- Born: February 13, 1982 (age 44) Laval, France
- Education: Doctorate in Political Science from the Institute of Political Studies (IEP) in Aix-en-Provence
- Occupations: Writer, activist, specialist in the geopolitics of Islam and the Middle East

= Nabil Ennasri =

French writer

Nabil Ennasri is a French writer, association actor and specialist in the geopolitics of Islam and the Middle East (particularly the countries of the Arab-Persian Gulf).

== Early life and education==
He was born and raised in Laval. He studied political science at the Institute of Political Studies (IEP) in Aix-en-Provence, where he obtained a doctorate on Qatar's foreign policy.

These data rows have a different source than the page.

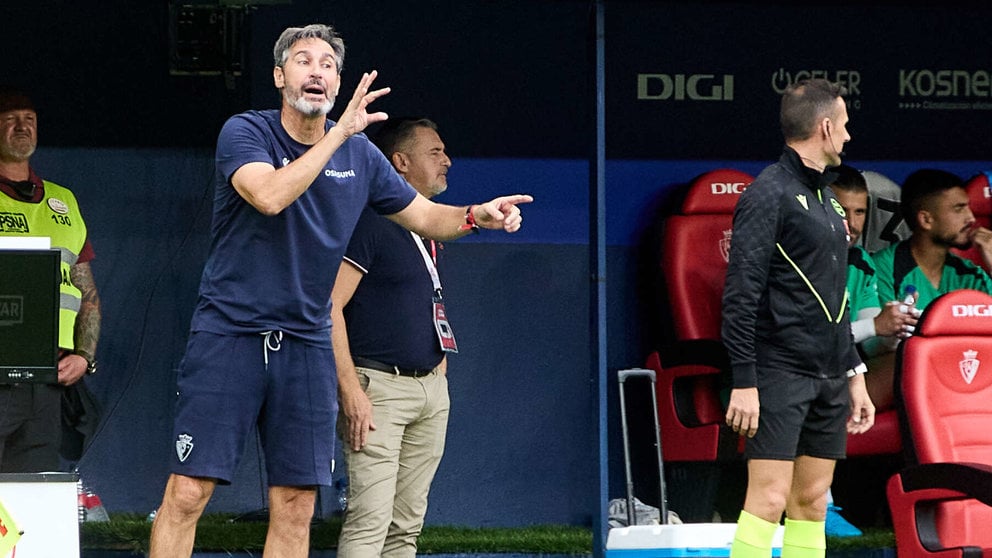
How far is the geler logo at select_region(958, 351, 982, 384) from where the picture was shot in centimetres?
511

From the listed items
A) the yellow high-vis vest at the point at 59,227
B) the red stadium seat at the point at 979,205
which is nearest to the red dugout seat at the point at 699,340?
the red stadium seat at the point at 979,205

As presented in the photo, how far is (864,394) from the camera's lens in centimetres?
494

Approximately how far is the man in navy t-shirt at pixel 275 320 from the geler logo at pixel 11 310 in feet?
1.45

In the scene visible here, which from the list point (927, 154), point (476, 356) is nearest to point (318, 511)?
point (476, 356)

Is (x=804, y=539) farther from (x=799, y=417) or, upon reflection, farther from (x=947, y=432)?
(x=947, y=432)

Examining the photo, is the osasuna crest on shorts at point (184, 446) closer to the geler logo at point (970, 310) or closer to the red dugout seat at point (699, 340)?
the red dugout seat at point (699, 340)

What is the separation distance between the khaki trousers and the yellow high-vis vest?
4.09ft

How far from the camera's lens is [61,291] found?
17.4 ft

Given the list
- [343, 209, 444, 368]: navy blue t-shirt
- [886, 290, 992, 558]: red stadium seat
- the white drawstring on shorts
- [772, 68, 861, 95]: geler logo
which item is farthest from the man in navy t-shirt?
[772, 68, 861, 95]: geler logo

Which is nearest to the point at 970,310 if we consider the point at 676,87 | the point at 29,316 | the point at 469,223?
the point at 676,87

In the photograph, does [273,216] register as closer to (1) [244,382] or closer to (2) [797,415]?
(1) [244,382]

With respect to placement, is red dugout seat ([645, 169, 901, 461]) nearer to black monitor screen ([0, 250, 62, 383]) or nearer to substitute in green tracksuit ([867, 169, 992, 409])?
substitute in green tracksuit ([867, 169, 992, 409])

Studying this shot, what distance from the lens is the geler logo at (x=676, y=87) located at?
256 inches

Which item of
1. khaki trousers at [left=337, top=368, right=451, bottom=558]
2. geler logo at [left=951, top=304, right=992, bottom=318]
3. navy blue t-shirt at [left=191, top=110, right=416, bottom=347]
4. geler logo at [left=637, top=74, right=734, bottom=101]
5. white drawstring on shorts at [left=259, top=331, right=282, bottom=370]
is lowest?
khaki trousers at [left=337, top=368, right=451, bottom=558]
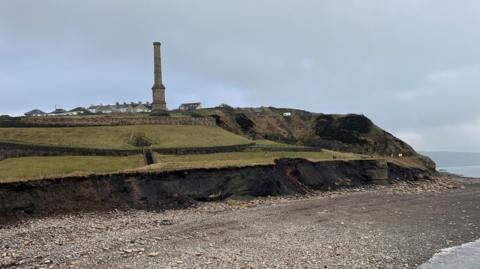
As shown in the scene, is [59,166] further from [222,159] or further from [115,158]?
[222,159]

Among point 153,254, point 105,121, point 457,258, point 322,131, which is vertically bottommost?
point 457,258

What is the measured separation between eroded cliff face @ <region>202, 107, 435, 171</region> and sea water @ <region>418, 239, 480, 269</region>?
62.4 m

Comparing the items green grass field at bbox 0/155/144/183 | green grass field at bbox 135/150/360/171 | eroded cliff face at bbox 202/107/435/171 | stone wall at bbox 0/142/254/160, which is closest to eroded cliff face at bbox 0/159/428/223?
green grass field at bbox 135/150/360/171

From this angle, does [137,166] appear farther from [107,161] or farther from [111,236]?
[111,236]

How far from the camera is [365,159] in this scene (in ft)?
243

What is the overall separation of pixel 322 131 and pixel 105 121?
183ft

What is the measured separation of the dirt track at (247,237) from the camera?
2661cm

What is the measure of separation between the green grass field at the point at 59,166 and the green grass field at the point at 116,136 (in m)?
6.06

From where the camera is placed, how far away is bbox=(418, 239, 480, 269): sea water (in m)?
27.3

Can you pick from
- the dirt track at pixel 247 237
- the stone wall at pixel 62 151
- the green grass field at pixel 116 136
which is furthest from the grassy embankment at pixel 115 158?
the dirt track at pixel 247 237

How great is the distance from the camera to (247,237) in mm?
33375

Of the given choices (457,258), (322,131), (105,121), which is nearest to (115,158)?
(105,121)

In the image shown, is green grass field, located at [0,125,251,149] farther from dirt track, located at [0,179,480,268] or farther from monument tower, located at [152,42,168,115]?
dirt track, located at [0,179,480,268]

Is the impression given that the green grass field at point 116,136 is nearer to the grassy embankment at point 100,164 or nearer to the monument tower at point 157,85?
the grassy embankment at point 100,164
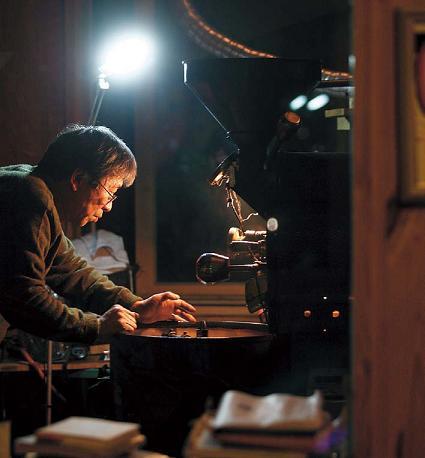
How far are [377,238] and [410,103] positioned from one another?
311mm

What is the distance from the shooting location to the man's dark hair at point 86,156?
10.3 feet

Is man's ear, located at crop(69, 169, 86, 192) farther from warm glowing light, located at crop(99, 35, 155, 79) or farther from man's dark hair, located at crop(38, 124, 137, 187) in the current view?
warm glowing light, located at crop(99, 35, 155, 79)

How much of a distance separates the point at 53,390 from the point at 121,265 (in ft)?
2.44

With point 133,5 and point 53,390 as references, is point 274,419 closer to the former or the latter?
point 53,390

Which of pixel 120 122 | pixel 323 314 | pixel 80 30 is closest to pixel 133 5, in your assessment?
pixel 80 30

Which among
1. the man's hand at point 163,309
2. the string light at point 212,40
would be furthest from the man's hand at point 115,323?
the string light at point 212,40

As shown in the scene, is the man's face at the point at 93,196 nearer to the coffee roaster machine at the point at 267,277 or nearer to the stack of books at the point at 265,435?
the coffee roaster machine at the point at 267,277

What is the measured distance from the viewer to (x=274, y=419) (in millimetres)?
1764

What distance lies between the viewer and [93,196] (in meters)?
3.23

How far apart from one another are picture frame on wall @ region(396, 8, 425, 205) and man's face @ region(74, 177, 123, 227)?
161cm

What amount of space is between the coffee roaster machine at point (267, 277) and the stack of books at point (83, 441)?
659mm

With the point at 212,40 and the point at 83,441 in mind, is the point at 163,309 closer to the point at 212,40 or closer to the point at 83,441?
the point at 83,441

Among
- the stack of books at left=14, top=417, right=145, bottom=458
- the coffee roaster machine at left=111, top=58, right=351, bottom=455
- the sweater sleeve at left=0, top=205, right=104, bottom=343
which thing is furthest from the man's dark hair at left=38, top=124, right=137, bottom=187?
the stack of books at left=14, top=417, right=145, bottom=458

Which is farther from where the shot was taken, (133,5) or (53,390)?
(133,5)
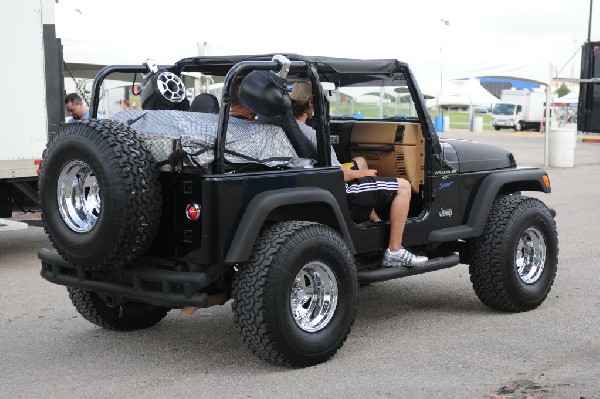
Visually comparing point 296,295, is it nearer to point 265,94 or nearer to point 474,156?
point 265,94

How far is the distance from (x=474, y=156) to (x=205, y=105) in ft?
7.00

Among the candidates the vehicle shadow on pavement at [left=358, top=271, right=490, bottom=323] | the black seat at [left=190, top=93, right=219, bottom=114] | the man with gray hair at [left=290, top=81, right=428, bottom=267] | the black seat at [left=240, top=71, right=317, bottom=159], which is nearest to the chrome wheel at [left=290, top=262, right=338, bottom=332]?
the man with gray hair at [left=290, top=81, right=428, bottom=267]

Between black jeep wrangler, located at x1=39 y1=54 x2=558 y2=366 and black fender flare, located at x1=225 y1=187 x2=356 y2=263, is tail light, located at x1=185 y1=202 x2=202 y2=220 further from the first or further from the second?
black fender flare, located at x1=225 y1=187 x2=356 y2=263

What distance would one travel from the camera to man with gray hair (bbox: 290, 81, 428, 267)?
5.79 m

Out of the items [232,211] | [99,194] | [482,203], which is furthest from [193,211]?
[482,203]

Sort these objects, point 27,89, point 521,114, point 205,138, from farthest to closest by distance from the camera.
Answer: point 521,114 → point 27,89 → point 205,138

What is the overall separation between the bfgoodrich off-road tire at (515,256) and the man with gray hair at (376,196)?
64 centimetres

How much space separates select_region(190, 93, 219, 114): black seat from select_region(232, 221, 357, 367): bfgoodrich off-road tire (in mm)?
1317

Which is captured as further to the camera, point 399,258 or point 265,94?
point 399,258

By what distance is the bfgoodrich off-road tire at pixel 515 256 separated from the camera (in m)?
6.42

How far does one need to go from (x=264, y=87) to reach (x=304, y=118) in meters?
0.72

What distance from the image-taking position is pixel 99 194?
4812mm

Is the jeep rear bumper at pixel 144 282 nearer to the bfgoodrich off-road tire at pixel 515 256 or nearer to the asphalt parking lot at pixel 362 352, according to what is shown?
the asphalt parking lot at pixel 362 352

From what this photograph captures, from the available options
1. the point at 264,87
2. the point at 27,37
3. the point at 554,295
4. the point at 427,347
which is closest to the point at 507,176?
the point at 554,295
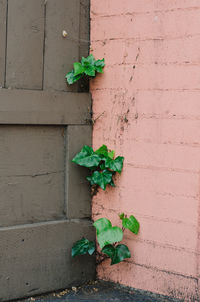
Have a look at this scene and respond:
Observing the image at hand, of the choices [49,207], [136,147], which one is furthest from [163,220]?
[49,207]

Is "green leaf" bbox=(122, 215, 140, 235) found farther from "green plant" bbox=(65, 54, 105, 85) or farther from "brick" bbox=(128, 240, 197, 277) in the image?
"green plant" bbox=(65, 54, 105, 85)

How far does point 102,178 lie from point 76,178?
190 mm

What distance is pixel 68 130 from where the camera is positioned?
302cm

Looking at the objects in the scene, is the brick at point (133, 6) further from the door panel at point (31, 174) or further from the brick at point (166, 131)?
the door panel at point (31, 174)

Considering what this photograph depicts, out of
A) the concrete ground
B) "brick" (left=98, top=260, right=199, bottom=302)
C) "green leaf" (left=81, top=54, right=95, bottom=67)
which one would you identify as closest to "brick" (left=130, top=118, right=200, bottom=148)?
"green leaf" (left=81, top=54, right=95, bottom=67)

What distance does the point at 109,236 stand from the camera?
2916 millimetres

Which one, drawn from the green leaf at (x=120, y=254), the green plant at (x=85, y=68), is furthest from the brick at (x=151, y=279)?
the green plant at (x=85, y=68)

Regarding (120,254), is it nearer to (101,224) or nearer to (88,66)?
(101,224)

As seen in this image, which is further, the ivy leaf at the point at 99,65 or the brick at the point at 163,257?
the ivy leaf at the point at 99,65

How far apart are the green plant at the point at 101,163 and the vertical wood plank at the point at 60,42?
0.46 m

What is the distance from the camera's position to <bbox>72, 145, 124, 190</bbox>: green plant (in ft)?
9.77

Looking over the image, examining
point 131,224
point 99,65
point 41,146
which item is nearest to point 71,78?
point 99,65

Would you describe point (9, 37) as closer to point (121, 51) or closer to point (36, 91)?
point (36, 91)

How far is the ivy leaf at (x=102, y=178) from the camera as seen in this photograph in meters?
3.00
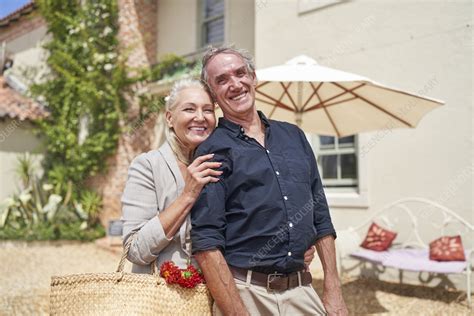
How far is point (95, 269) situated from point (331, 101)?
4672mm

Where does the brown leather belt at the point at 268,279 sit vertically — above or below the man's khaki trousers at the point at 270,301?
above

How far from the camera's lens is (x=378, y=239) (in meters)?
5.61

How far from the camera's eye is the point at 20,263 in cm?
721

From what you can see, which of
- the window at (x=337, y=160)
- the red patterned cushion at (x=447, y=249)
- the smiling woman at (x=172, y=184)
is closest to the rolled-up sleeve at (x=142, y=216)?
the smiling woman at (x=172, y=184)

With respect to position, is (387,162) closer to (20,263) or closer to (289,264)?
(289,264)

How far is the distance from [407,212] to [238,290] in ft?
15.6

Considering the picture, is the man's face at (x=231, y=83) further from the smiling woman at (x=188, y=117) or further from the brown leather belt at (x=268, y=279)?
A: the brown leather belt at (x=268, y=279)

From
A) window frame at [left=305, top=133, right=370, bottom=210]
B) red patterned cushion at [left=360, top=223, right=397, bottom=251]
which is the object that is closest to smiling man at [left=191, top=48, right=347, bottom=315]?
red patterned cushion at [left=360, top=223, right=397, bottom=251]

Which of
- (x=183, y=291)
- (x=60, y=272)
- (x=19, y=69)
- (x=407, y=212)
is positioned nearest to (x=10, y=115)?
(x=19, y=69)

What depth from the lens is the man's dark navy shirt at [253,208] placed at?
164 centimetres

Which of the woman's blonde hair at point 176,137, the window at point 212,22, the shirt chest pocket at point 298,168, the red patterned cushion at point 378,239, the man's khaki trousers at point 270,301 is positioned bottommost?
the red patterned cushion at point 378,239

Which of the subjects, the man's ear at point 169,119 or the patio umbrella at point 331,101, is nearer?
the man's ear at point 169,119

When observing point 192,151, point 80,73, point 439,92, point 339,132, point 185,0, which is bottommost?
point 192,151

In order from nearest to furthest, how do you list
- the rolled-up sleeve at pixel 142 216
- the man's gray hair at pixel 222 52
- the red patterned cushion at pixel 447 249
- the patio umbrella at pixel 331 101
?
the rolled-up sleeve at pixel 142 216
the man's gray hair at pixel 222 52
the patio umbrella at pixel 331 101
the red patterned cushion at pixel 447 249
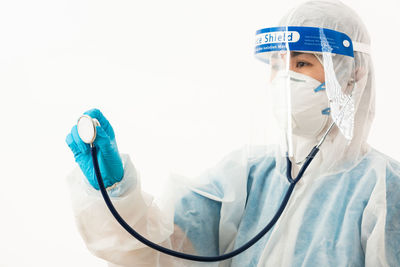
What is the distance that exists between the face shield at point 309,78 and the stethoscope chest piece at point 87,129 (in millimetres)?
486

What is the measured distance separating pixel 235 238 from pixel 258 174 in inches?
7.7

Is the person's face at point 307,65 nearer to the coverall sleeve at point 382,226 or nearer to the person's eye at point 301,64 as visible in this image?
the person's eye at point 301,64

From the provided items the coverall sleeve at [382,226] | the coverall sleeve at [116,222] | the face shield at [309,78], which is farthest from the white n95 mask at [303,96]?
the coverall sleeve at [116,222]

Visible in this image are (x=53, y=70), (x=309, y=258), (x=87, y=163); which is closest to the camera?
(x=87, y=163)

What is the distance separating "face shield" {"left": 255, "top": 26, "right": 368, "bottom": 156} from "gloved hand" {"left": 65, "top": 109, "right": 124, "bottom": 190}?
44 centimetres

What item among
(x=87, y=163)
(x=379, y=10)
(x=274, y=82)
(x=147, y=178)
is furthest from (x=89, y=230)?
(x=379, y=10)

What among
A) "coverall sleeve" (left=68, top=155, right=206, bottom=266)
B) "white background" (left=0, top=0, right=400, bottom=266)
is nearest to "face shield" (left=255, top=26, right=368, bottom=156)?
"white background" (left=0, top=0, right=400, bottom=266)

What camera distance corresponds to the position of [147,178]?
4.32ft

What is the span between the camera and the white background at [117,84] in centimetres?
128

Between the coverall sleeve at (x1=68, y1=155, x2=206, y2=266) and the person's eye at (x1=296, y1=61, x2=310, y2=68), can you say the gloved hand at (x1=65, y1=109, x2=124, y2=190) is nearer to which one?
the coverall sleeve at (x1=68, y1=155, x2=206, y2=266)

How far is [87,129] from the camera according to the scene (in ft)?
2.98

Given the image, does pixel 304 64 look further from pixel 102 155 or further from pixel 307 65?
pixel 102 155

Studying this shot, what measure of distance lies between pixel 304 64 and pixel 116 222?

Ennasri is a political scientist and researcher specializing in Islamist movements. As part of the World Cup in Qatar organized in November–December 2022, he is asked by several French and foreign media to deliver his critical expertise on the event and its repercussions for the organizing country.

From 2008 to 2010, he studied Muslim theology at the European Institute of Human Sciences in Château-Chinon. According to the Liberation newspaper, in a 2013 article, Nabil Ennasri "is above all a Muslim Brotherhood, a disciple of Yusuf al-Qaradawi". However, in a 2017 article, the same newspaper Liberation reports a distance taken by Nabil Ennasri with Tariq Ramadan, grandson of the founder of the Muslim Brotherhood, recorded since 2014. The political scientist has since been invited by the same newspaper Liberation as "Qatar Specialist" (April 17–18, 2021 issue, page 3).

== Qatar specialist ==
In March 2013, he published with IRIS (Institute for International and Strategic Research) L'énigme du Qatar. This essay, prefaced by the geopolitical scientist Pascal Boniface, is part of a series of essays devoted to the small emirate and written by journalists and academics whose review Cairn has made several reviews.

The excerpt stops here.